Gelet op de ernst van het feit kan naar het oordeel van het hof niet worden volstaan met een andere straf dan een onvoorwaardelijke gevangenisstraf. Uit het oogpunt van vergelding zou, vanwege de ernst van het feit, een langere gevangenisstraf, zoals door de advocaat-generaal gevorderd, op zijn plaats zijn. In dit geval acht het hof dat echter niet opportuun. Uit het dossier volgt het algemene beeld dat de verdachte betrokken is bij zijn huidige gezin. Door de gewijzigde gezinssituatie en de medische toestand van [naam01] draagt hij niet alleen de zorgen voor hun kinderen, maar ook voor [naam01] zelf. Voorts is hij de kostwinnaar van het gezin. Het hof weegt dit in strafmatigende zin mee. Bij de strafbepaling heeft het hof eveneens in aanmerking genomen dat de verdachte verder zal moeten leven met het feit dat [slachtoffer01] door zijn toedoen is overleden.
Het hof stelt voorts vast dat de redelijke termijn als bedoeld in artikel 6, eerste lid, van het Europees Verdrag tot bescherming van de Rechten van de Mens en de fundamentele vrijheden in hoger beroep is geschonden. Het hof gaat uit van een redelijke termijn van twee jaren in hoger beroep. Die termijn is aangevangen op 3 augustus 2020, toen door het openbaar ministerie hoger beroep is ingesteld. Dit arrest wordt gewezen op 24 januari 2023. De redelijke termijn in hoger beroep is daarmee met bijna 6 maanden overschreden. Het hof rekent de duur van dit procesverloop niet toe aan de verdediging en zal de overschrijding van de redelijke termijn verdisconteren in de strafoplegging.
Blijkens een de verdachte betreffend uittreksel uit de Justitiële Documentatie van 21 november 2021 is hij eerder onherroepelijk veroordeeld tot geldboetes.
Het hof acht, alles afwegende, een gevangenisstraf voor de duur van
vier jarenpassend en geboden.
Tenuitvoerlegging van de opgelegde gevangenisstraf zal volledig plaatsvinden binnen de penitentiaire inrichting, tot het moment dat de veroordeelde in aanmerking komt voor deelname aan een penitentiair programma, als bedoeld in artikel 4 Penitentiaire beginselenwet, dan wel de regeling van voorwaardelijke invrijheidsstelling, als bedoeld in artikel 6:2:10 Wetboek van Strafvordering, aan de orde is.
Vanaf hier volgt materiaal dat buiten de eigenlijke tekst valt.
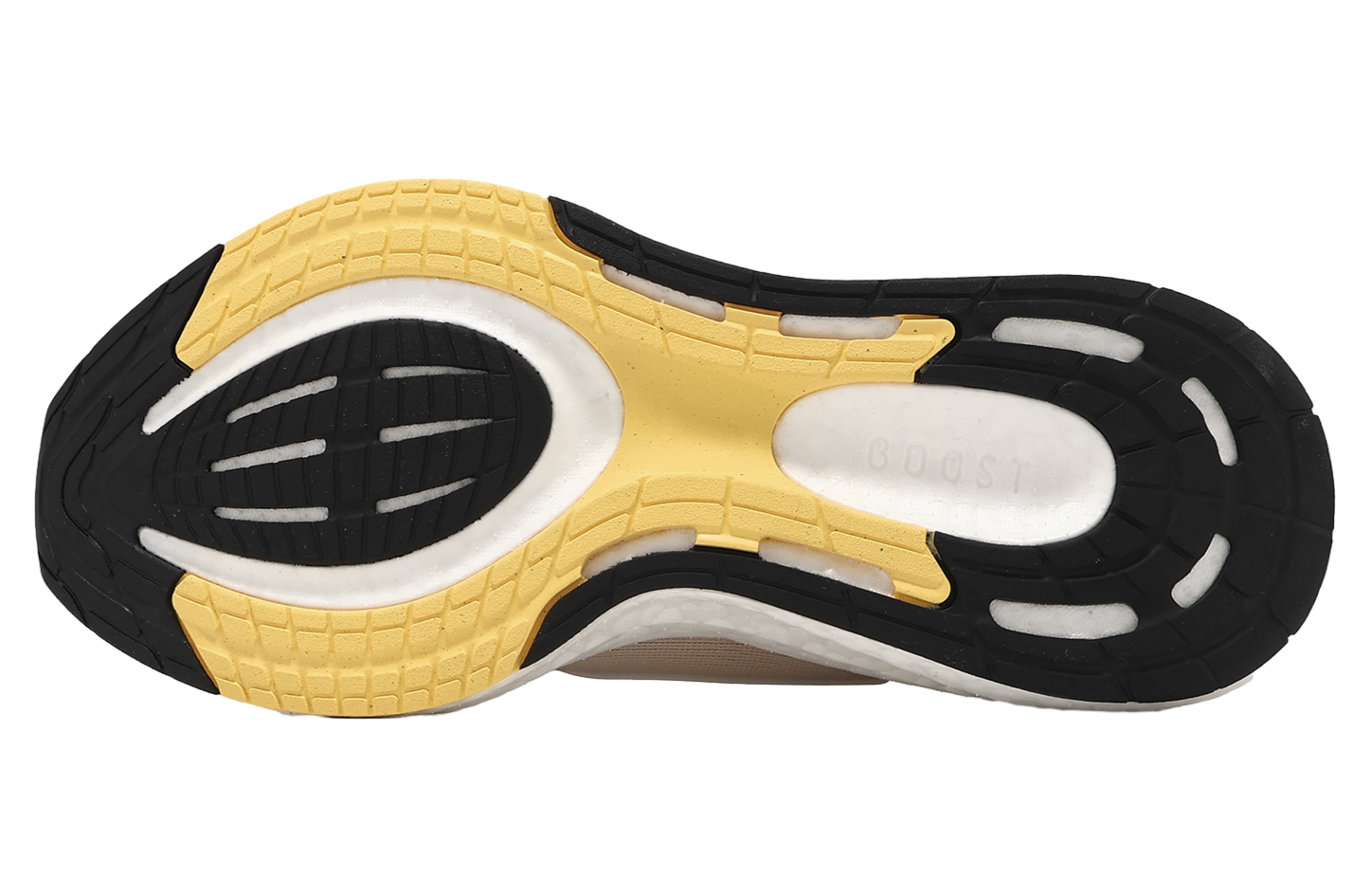 Adidas Pureboost 23 Crystal Sand / Cloud White Adidas Pureboost 23 Crystal Sand / Cloud White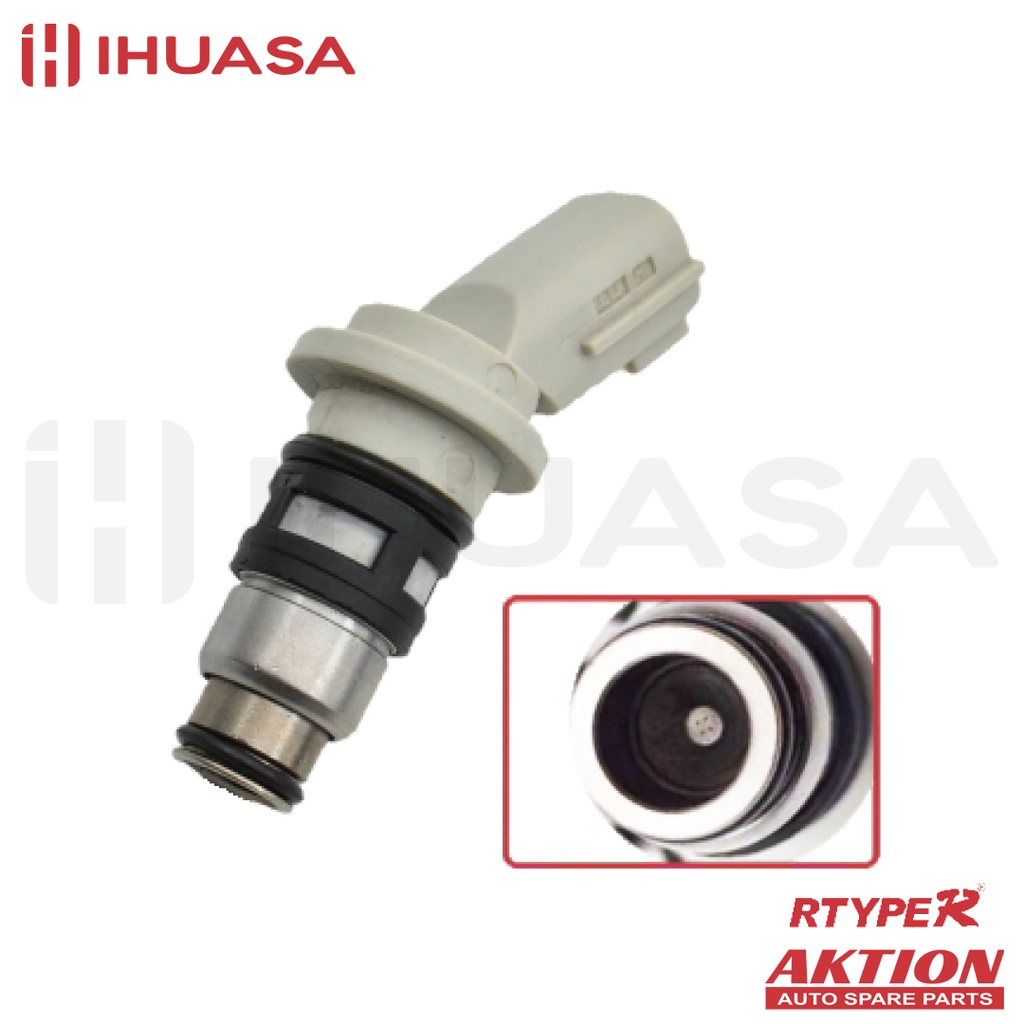 INYECTOR MARCH MICRA K11 N15 SUNNY B13 (GA13)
Toepasselijke wettelijke voorschriften

De op te leggen straf is gegrond op artikel 287 van het Wetboek van Strafrecht.

BESLISSING

Het hof:
Vernietigt het vonnis waarvan beroep en doet opnieuw recht:
Verklaart zoals hiervoor overwogen bewezen dat de verdachte het primair tenlastegelegde heeft begaan.
Verklaart niet bewezen hetgeen de verdachte meer of anders is tenlastegelegd dan hierboven is bewezenverklaard en spreekt de verdachte daarvan vrij.
Verklaart het primair bewezenverklaarde strafbaar, kwalificeert dit als hiervoor vermeld en verklaart de verdachte strafbaar.
Veroordeelt de verdachte tot een
gevangenisstrafvoor de duur van
4 (vier) jaren.
Beveelt dat de tijd die door de verdachte vóór de tenuitvoerlegging van deze uitspraak in enige in artikel 27, eerste lid, van het Wetboek van Strafrecht bedoelde vorm van voorarrest is doorgebracht, bij de uitvoering van de opgelegde gevangenisstraf in mindering zal worden gebracht, voor zover die tijd niet reeds op een andere straf in mindering is gebracht.
Gelast de
teruggaveaan de verdachte van het in beslag genomen, nog niet teruggegeven voorwerp, te weten:
slippers.
Dit arrest is gewezen door de meervoudige strafkamer van het gerechtshof Amsterdam, waarin zitting hadden mr. D. Radder, mr. M.M.H.P. Houben en mr. A.M. Kengen, in tegenwoordigheid van mr. D. Damman, griffier, en is uitgesproken op de openbare terechtzitting van dit gerechtshof van 24 januari 2023.